Should these Devils, top-seeded in their region and top-ranked in the nation with a 32-1 record, capture that elusive championship, one wonders if Goestenkors will take the money and fastbreak elsewhere.

Judging by Duke’s performance against Temple, a championship showing is hardly assured. The Blue Devils were as sharp at times as a melting stick of butter, particularly post player Alison Bales and leading scorer Abby Waner, who hurt her ankle. The Devils made only a third of their shots in the second half. Lindsey Harding and Wanisha Smith had 11 turnovers between them as Duke had more miscues than assists. Still, the guards combined for 33 points and Duke gained a 62-52 victory over Temple.

“It was a very physical game,” Goestenkors said by way of explanation of her squad’s uneven performance. “This was a great game for us to have to play. We had to fight for what we wanted.”

Owls’ coach Dawn Staley, recently retired after an all-pro career in the WNBA, played at Virginia from 1989 through 1992. In ’91 Staley had 28 points to lead a Cavalier squad that, like Duke in ’06, squandered a lead at the last moment in the championship game and lost in overtime, in UVa’s case to Tennessee. Virginia has yet to win a national title.

Staley, whose teams won four of the last five Atlantic 10 titles, expressed pride in her squad but frustration at losing despite pulling within five points in the second half. “I’m really tired of coming up short all the time,” said the seventh-year coach. “We need to win. We need a big win.”

Beating a top-ranked team from the ACC, a league Staley called “by far” the best in the country, would have filled the bill. Instead, the big win went to N.C. State, seeded slightly higher than Baylor, the 2005 NCAA champs.

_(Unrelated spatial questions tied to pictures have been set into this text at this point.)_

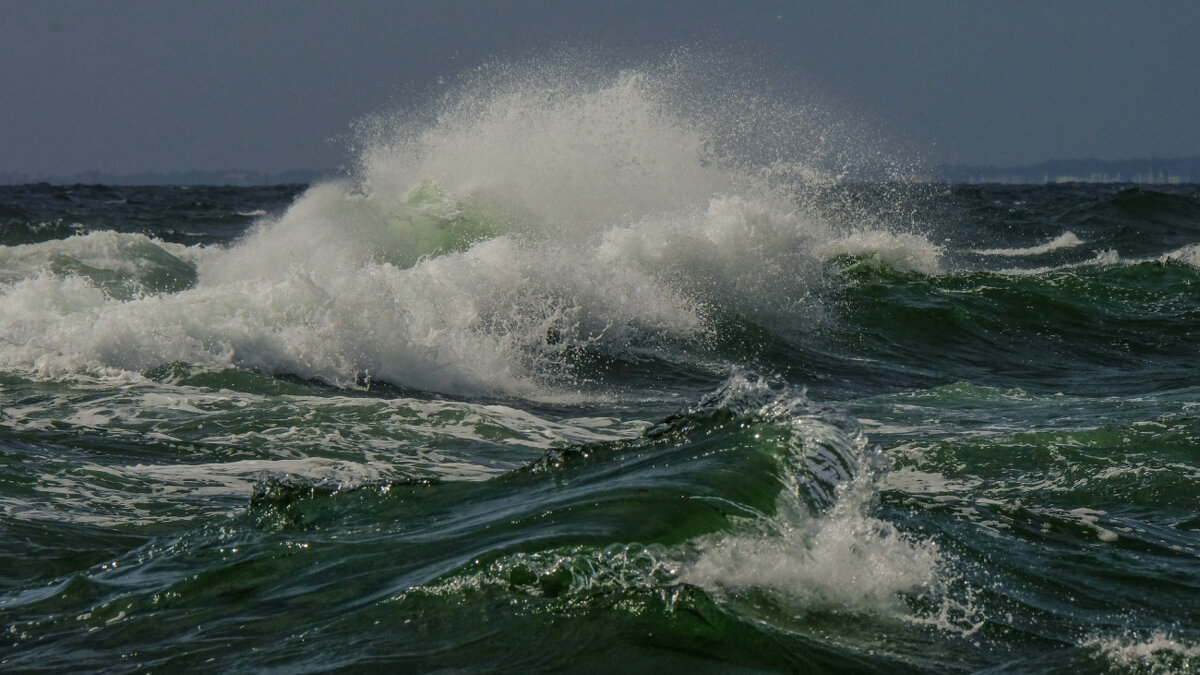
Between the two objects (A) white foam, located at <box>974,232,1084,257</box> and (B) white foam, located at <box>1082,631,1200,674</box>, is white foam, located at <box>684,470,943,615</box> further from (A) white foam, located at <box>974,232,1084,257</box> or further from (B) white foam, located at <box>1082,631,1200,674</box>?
(A) white foam, located at <box>974,232,1084,257</box>

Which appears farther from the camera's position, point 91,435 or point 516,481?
point 91,435

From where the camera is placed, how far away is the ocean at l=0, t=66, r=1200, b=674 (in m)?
3.67

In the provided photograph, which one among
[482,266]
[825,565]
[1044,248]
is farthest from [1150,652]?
[1044,248]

The Wolfpack’s success, drawing inspiration from the very public battle waged by coach Kay Yow against recurring breast cancer, is another compelling, and very human, story.

The Wolfpack built an 11-point lead near the mid-point of the second period against Baylor, only to watch the Bears claw back to a tie at 61-61 with 5:02 remaining. Each team fumbled chance after chance down the stretch, the most stunning when, in a tie game, N.C. State guard Shayla Fields, a 79.1 percent foul shooter, missed both free throws with 19.8 seconds to go. “If I had to bet, I would have bet she would make those free throws,” said Yow, whose movement on the bench was limited until the game concluded.

But Baylor likewise failed to score on the last shot of regulation. Come overtime, the Pack got a back-breaking, redeeming 3-pointer by Fields, a sophomore from Salisbury, with 47.6 seconds left that sealed the outcome in a 78-72 victory.

Yow is undergoing debilitating but hopefully therapeutic chemotherapy treatments. But while she relies heavily on her staff, particularly associate head coach Stephanie Glance, the Hall of Famer remains a vital presence on the bench, at practice, and in the locker room. “There are more important things to Kay Yow right now than a basketball game,” Baylor’s Mulkey said.

Knowing the Bears would battle what she called N.C. State’s “intangibles,” Mulkey informed her team prior to the game “what coach Yow had meant to me as a player and as a coach, and to the women’s game.” Consequently, while few Baylor players knew Yow personally, she received hugs down the line as the teams exchanged greetings following the contest.

Back in the privacy of the locker room, Yow “looked like a little kid in a candy store” following the victory, said senior Ashley Key. The Pack feeds off her, and has become a tough, emotional bunch that now boasts a 25-9 record, most wins at N.C. State since a Final Four visit in 1998.

“I like players that are emotional every time the game’s on,” Yow said. “I want players to play with great excitement, great love for the game, and get into it.”

One week deep in NCAA competition, Yow’s squad remains very much into it, one of 16 women’s teams left standing, one of three from the Triangle, and one of four from the ACC.